## Stated problem:
Copy the material below word for word, leaving out the pictures.
══ Records to process ══
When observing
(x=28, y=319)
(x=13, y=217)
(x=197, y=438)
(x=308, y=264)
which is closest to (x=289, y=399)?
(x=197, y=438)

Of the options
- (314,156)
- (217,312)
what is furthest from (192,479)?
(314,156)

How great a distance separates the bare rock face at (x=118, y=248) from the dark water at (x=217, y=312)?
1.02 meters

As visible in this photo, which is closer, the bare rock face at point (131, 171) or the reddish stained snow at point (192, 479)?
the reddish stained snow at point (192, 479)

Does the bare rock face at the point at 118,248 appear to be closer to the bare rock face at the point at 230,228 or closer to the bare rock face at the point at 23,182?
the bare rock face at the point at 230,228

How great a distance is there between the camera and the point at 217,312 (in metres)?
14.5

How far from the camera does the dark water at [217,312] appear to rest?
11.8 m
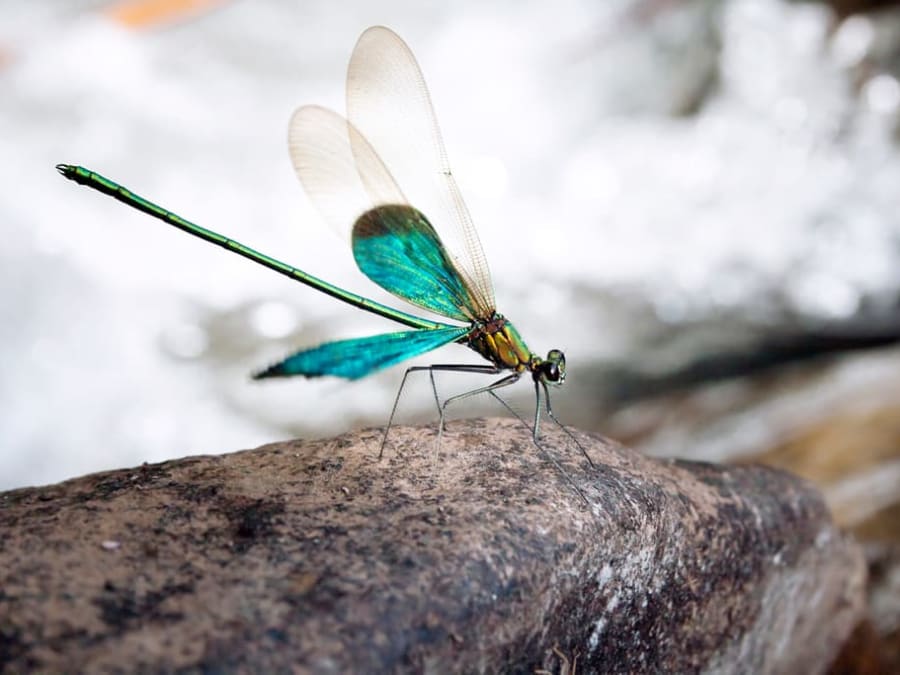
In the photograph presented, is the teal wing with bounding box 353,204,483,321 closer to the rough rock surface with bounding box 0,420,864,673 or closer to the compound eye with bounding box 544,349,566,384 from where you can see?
the compound eye with bounding box 544,349,566,384

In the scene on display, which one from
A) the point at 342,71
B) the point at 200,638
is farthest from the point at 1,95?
the point at 200,638

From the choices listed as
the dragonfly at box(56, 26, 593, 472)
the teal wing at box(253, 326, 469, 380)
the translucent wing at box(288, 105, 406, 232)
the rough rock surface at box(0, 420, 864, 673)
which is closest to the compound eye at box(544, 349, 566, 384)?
the dragonfly at box(56, 26, 593, 472)

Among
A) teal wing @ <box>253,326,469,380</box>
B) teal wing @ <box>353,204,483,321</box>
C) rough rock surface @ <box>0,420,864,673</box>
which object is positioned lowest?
rough rock surface @ <box>0,420,864,673</box>

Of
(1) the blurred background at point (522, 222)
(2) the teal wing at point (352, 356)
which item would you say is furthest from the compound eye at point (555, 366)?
(1) the blurred background at point (522, 222)

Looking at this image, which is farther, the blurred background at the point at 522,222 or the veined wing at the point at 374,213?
the blurred background at the point at 522,222

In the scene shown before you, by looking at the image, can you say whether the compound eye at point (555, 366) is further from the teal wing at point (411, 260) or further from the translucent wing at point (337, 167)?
the translucent wing at point (337, 167)

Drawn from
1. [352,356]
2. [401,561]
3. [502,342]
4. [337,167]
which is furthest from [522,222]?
[401,561]

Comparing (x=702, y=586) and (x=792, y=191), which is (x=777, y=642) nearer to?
(x=702, y=586)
═══
## Task response:
When observing
(x=28, y=319)
(x=13, y=217)
(x=197, y=438)
(x=308, y=264)
which is closest to (x=289, y=399)?
(x=197, y=438)

Of the options
- (314,156)
- (217,312)
what is furthest from (192,479)?
(314,156)

How great a distance separates the bare rock face at (x=118, y=248) from the dark water at (x=217, y=312)?
1.02 meters

As visible in this photo, which is closer, the bare rock face at point (131, 171) or the reddish stained snow at point (192, 479)?
the reddish stained snow at point (192, 479)

Does the bare rock face at the point at 118,248 appear to be closer to the bare rock face at the point at 230,228 or closer to the bare rock face at the point at 23,182?
the bare rock face at the point at 230,228

How great a distance is there between the camera and the point at 217,312 (in metres)?
14.5

How far from the camera does the dark water at [217,312] appear to rest?
11.8 m
In the photograph presented, is the teal wing with bounding box 353,204,483,321 closer to the rough rock surface with bounding box 0,420,864,673 or closer to the compound eye with bounding box 544,349,566,384 from where you can see?
the compound eye with bounding box 544,349,566,384

In the scene on display, which one from
A) the point at 342,71
B) the point at 200,638
is farthest from the point at 1,95?
the point at 200,638

From the choices listed as
the dragonfly at box(56, 26, 593, 472)
the teal wing at box(253, 326, 469, 380)
the translucent wing at box(288, 105, 406, 232)
the rough rock surface at box(0, 420, 864, 673)
which is closest to the compound eye at box(544, 349, 566, 384)?
the dragonfly at box(56, 26, 593, 472)

Among
A) teal wing @ <box>253,326,469,380</box>
B) teal wing @ <box>353,204,483,321</box>
C) rough rock surface @ <box>0,420,864,673</box>
which object is positioned lowest?
rough rock surface @ <box>0,420,864,673</box>

Of
(1) the blurred background at point (522, 222)
(2) the teal wing at point (352, 356)
which item would you say is furthest from the compound eye at point (555, 366)?
(1) the blurred background at point (522, 222)

Looking at this image, which is farther, the blurred background at the point at 522,222 or the veined wing at the point at 374,213?
the blurred background at the point at 522,222

In the scene shown before you, by looking at the image, can you say whether the compound eye at point (555, 366) is further from the teal wing at point (411, 260) or further from the translucent wing at point (337, 167)?
the translucent wing at point (337, 167)

Drawn from
1. [352,356]
2. [401,561]
3. [502,342]
4. [337,167]
which is furthest from [522,222]?
[401,561]

Comparing (x=702, y=586) and (x=792, y=191), which is (x=777, y=642) nearer to?
(x=702, y=586)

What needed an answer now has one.